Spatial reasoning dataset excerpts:
## begin
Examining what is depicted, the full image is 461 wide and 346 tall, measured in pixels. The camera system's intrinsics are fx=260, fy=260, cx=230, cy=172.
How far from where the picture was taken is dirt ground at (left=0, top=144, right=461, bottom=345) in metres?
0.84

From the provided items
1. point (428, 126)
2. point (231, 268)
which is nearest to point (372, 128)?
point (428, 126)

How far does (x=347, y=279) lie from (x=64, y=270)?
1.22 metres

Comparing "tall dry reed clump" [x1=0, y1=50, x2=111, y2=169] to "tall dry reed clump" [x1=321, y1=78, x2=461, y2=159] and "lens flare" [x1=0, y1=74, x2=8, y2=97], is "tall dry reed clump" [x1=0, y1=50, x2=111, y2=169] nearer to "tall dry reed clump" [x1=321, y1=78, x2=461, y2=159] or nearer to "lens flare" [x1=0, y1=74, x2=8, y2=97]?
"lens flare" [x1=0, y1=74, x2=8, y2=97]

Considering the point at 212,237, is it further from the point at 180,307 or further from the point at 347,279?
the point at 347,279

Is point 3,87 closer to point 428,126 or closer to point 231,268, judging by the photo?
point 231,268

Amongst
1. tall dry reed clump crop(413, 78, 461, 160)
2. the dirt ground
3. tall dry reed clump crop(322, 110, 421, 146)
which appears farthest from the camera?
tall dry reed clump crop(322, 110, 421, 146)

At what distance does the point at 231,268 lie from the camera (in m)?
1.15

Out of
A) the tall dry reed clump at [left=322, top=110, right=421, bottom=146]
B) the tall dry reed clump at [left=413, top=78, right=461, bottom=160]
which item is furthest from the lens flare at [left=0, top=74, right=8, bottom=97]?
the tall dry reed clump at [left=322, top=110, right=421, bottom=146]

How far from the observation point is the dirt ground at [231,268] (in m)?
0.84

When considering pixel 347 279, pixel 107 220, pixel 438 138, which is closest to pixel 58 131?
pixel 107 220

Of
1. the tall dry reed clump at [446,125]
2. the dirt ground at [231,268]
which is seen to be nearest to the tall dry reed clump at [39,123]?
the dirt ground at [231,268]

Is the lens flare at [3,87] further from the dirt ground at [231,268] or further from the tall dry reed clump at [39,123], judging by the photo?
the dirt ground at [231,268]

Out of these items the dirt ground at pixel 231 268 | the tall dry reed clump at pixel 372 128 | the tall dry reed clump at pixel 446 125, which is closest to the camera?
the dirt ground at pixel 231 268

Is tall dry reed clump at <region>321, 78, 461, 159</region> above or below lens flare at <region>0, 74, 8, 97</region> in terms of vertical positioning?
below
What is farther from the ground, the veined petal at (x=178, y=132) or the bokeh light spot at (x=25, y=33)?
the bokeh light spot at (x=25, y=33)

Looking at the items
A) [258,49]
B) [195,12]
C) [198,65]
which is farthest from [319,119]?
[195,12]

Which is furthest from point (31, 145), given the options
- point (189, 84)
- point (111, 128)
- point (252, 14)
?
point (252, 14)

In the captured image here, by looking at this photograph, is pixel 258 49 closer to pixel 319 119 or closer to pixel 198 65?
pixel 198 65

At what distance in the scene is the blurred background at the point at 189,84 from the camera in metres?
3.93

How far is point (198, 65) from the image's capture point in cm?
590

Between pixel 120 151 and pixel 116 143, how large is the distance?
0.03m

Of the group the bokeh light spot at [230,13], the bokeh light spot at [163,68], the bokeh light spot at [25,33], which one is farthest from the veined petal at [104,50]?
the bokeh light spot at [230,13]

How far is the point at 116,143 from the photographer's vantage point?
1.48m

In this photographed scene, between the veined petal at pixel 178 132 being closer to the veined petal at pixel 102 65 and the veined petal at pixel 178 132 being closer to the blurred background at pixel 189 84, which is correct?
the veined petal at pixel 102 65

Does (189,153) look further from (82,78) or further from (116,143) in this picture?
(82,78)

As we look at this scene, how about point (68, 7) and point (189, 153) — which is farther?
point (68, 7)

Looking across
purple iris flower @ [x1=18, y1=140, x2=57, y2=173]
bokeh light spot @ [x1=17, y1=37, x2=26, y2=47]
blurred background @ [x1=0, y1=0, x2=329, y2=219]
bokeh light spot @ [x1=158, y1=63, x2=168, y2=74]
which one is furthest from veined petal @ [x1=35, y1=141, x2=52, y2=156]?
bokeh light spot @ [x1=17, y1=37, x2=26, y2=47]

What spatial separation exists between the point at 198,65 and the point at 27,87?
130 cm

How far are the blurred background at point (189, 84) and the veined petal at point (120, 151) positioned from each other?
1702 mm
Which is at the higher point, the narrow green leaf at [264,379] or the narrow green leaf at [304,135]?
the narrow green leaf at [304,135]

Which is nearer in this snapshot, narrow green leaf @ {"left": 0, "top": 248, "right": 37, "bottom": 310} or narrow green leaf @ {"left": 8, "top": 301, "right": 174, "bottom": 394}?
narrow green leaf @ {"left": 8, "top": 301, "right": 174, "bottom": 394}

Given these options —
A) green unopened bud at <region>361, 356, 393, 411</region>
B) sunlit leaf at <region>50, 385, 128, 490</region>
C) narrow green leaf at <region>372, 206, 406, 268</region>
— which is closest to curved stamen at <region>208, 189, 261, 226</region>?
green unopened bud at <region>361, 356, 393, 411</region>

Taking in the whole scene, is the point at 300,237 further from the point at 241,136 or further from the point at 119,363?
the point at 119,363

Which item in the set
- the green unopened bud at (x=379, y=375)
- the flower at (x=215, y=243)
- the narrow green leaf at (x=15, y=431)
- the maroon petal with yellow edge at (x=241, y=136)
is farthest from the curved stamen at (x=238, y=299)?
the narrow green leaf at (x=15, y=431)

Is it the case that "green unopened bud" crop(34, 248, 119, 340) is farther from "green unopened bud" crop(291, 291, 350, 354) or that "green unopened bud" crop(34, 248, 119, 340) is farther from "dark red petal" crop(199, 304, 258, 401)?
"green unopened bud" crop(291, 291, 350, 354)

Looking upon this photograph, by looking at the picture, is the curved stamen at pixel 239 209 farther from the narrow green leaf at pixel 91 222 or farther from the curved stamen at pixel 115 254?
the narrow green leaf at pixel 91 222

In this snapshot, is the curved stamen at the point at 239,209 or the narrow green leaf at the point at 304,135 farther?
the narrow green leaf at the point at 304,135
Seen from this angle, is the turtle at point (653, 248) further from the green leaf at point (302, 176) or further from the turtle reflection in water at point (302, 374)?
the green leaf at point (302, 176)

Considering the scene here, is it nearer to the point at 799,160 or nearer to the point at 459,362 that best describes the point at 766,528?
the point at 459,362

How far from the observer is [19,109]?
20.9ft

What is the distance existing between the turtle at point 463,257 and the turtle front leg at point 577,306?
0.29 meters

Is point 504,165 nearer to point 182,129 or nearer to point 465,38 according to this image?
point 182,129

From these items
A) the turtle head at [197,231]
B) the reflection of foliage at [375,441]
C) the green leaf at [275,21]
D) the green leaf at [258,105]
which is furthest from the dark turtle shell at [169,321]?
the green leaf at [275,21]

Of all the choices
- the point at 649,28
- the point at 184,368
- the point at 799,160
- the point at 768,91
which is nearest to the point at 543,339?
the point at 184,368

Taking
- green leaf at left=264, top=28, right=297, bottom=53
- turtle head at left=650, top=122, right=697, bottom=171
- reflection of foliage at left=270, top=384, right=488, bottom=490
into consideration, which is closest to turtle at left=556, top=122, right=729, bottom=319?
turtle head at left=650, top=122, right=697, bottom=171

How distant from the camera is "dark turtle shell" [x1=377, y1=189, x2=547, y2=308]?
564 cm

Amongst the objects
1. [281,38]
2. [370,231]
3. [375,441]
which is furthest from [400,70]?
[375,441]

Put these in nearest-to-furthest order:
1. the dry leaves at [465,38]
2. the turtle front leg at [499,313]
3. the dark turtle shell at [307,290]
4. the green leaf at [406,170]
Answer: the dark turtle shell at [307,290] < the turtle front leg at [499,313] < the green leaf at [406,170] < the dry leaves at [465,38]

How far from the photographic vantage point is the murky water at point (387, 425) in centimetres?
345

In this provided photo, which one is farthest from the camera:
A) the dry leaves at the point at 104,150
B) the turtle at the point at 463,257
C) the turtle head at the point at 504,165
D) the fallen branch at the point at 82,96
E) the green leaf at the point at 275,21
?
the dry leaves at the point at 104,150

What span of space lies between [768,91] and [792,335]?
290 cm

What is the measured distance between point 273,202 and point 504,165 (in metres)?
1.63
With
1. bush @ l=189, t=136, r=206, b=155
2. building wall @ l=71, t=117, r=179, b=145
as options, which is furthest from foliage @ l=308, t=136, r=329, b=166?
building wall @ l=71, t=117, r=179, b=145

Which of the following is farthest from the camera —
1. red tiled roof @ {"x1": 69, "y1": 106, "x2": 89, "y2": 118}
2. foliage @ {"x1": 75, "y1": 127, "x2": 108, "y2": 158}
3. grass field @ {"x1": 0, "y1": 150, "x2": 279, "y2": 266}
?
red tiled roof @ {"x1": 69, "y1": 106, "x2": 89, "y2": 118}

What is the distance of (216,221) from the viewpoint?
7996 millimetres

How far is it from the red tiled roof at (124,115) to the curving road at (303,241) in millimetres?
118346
## end
→ **Your instructions**
Copy out exactly the lines running from the line with "Amongst the objects" to the end of the records, inclusive.

→ **Solved exercise**
Amongst the objects
1. [281,38]
2. [370,231]
3. [375,441]
which is furthest from [400,70]?
[375,441]

Put these in nearest-to-furthest order:
1. the dry leaves at [465,38]
2. the turtle front leg at [499,313]
3. the dark turtle shell at [307,290]
4. the green leaf at [406,170]
Answer: the dark turtle shell at [307,290] < the turtle front leg at [499,313] < the green leaf at [406,170] < the dry leaves at [465,38]

How far from the photographic vantage point is the murky water at point (387, 425) in centimetres?
345

In this provided photo, which one is farthest from the camera:
A) the dry leaves at the point at 104,150
B) the turtle at the point at 463,257
C) the turtle head at the point at 504,165
D) the fallen branch at the point at 82,96
E) the green leaf at the point at 275,21
?
the dry leaves at the point at 104,150

What span of space lies between [768,91] and [792,335]?
290 cm

What is the measured distance between point 273,202 and point 504,165 (in metres)?
1.63
With
1. bush @ l=189, t=136, r=206, b=155
2. building wall @ l=71, t=117, r=179, b=145
as options, which is furthest from foliage @ l=308, t=136, r=329, b=166?
building wall @ l=71, t=117, r=179, b=145

Which of the following is farthest from the camera —
1. red tiled roof @ {"x1": 69, "y1": 106, "x2": 89, "y2": 118}
2. foliage @ {"x1": 75, "y1": 127, "x2": 108, "y2": 158}
3. grass field @ {"x1": 0, "y1": 150, "x2": 279, "y2": 266}
?
red tiled roof @ {"x1": 69, "y1": 106, "x2": 89, "y2": 118}

What is the distance of (216,221) from the viewpoint?
7996 millimetres

How far is it from the red tiled roof at (124,115) to the curving road at (303,241) in millimetres?
118346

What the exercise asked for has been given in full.